— START OF TEXT TO READ —

Now, the cameramen I'm talking about weren't injured, but they very easily COULD have been. Ye Gods! These idiots had just charged headlong into a Molotov cocktail crossfire zone. What if the thrower had had a buddy? What if a second petrol bomb was already in mid-flight? They were facing the police; there's no way they could have dodged it.
But hey, anything for some juicy footage -- and a nomination for the 2008 Darwin Awards.
2) Collateral Damage from the Temporary Outlawing of the ROC Flag
In order to appease Chen Yunlin of China, President Ma Ying-jeou ordered Taiwanese police to confiscate their own nation's flag from protesters and passersby. The implications for civil liberties and freedom of speech should be obvious, so I'll discuss them here no further. But the effect of one incident in particular I think has been under-explored:
[Sun Chun-chien, a taxi-driver in Taipei] said that although taxicabs bearing the Taiwanese flag
on their taxi lights on the roof usually line up in front of the Jiantan MRT
station — in close proximity to [the hotel where the Chinese envoy was staying]
— yesterday police asked them to leave. [emphasis added]
From this day forward, taxis with ROC flags upon them are at an economic disadvantage in Taiwan. Anytime a Chinese official visits in the future, cab drivers must take into consideration the possibility that police under Ma Ying-jeou's direction will divert them or send them on their way, fareless. By his toadying to China, President Ma -- the man who claimed to love Taiwan and the Republic of China -- has created an economic incentive for taxi drivers to remove all symbols of national patriotism from their vehicles.

— END OF TEXT TO READ —
— START OF RECORDED DATA —

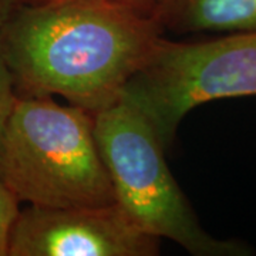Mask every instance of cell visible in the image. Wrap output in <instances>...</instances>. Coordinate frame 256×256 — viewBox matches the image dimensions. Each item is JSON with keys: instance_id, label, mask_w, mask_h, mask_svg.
Returning <instances> with one entry per match:
<instances>
[{"instance_id": "30bf717a", "label": "cell", "mask_w": 256, "mask_h": 256, "mask_svg": "<svg viewBox=\"0 0 256 256\" xmlns=\"http://www.w3.org/2000/svg\"><path fill=\"white\" fill-rule=\"evenodd\" d=\"M48 2H54V0H0V24L16 10L28 8V6L43 4Z\"/></svg>"}, {"instance_id": "ba28073f", "label": "cell", "mask_w": 256, "mask_h": 256, "mask_svg": "<svg viewBox=\"0 0 256 256\" xmlns=\"http://www.w3.org/2000/svg\"><path fill=\"white\" fill-rule=\"evenodd\" d=\"M16 88L13 77L9 70V66L4 57L2 40H0V152H2V141L4 136L6 124L9 120L10 111L13 108V104L16 100Z\"/></svg>"}, {"instance_id": "7a4b0ae2", "label": "cell", "mask_w": 256, "mask_h": 256, "mask_svg": "<svg viewBox=\"0 0 256 256\" xmlns=\"http://www.w3.org/2000/svg\"><path fill=\"white\" fill-rule=\"evenodd\" d=\"M0 180L42 208L116 202L94 134V116L52 97L16 96L2 141Z\"/></svg>"}, {"instance_id": "52a82bcc", "label": "cell", "mask_w": 256, "mask_h": 256, "mask_svg": "<svg viewBox=\"0 0 256 256\" xmlns=\"http://www.w3.org/2000/svg\"><path fill=\"white\" fill-rule=\"evenodd\" d=\"M18 198L0 180V256H9L10 235L18 216Z\"/></svg>"}, {"instance_id": "9c48e42d", "label": "cell", "mask_w": 256, "mask_h": 256, "mask_svg": "<svg viewBox=\"0 0 256 256\" xmlns=\"http://www.w3.org/2000/svg\"><path fill=\"white\" fill-rule=\"evenodd\" d=\"M120 6H124L130 10H134L142 16L156 18V13L161 0H107Z\"/></svg>"}, {"instance_id": "5b68a950", "label": "cell", "mask_w": 256, "mask_h": 256, "mask_svg": "<svg viewBox=\"0 0 256 256\" xmlns=\"http://www.w3.org/2000/svg\"><path fill=\"white\" fill-rule=\"evenodd\" d=\"M161 239L144 232L117 202L20 210L9 256H156Z\"/></svg>"}, {"instance_id": "277c9868", "label": "cell", "mask_w": 256, "mask_h": 256, "mask_svg": "<svg viewBox=\"0 0 256 256\" xmlns=\"http://www.w3.org/2000/svg\"><path fill=\"white\" fill-rule=\"evenodd\" d=\"M256 96V30L200 42L164 37L126 86L121 100L144 114L165 150L181 121L210 101Z\"/></svg>"}, {"instance_id": "6da1fadb", "label": "cell", "mask_w": 256, "mask_h": 256, "mask_svg": "<svg viewBox=\"0 0 256 256\" xmlns=\"http://www.w3.org/2000/svg\"><path fill=\"white\" fill-rule=\"evenodd\" d=\"M164 34L156 18L107 0L28 6L0 24L18 96H58L92 116L121 100Z\"/></svg>"}, {"instance_id": "3957f363", "label": "cell", "mask_w": 256, "mask_h": 256, "mask_svg": "<svg viewBox=\"0 0 256 256\" xmlns=\"http://www.w3.org/2000/svg\"><path fill=\"white\" fill-rule=\"evenodd\" d=\"M94 134L116 202L138 228L194 256L255 254L245 240L216 238L202 228L166 164L165 146L136 107L120 100L94 114Z\"/></svg>"}, {"instance_id": "8992f818", "label": "cell", "mask_w": 256, "mask_h": 256, "mask_svg": "<svg viewBox=\"0 0 256 256\" xmlns=\"http://www.w3.org/2000/svg\"><path fill=\"white\" fill-rule=\"evenodd\" d=\"M156 20L175 34L249 32L256 30V0H161Z\"/></svg>"}]
</instances>
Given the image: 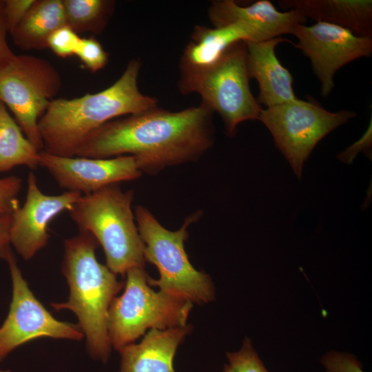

— END OF RECORDED DATA —

TASK SET>
1. In the text about Chen Yunlin's visit, where do taxis with the Taiwanese flag on their roof lights usually line up?
2. Please resume the text about Chen Yunlin's visit, picking up right after its final sentence.

PER-TASK OUTPUTS>
1. In front of the Jiantan MRT station.

2.
And just who are these drivers? Are they all Taiwanese independence advocates? Hardly. A good number of Taipei cabbies are KMT men. KMT men who may not be pleased to have their idols treated by Ma Ying-jeou's police as false gods. A sad story from today's Taiwan News:
A 79-year-old man was fighting for his life
Tuesday after trying to immolate himself near the student protesters at Taipei’s
The man, surnamed Liu, was covered in an inflammable substance and set
himself on fire, but bystanders and police rushed to douse the flames. Police
later said the liquid might have been gasoline or diesel oil.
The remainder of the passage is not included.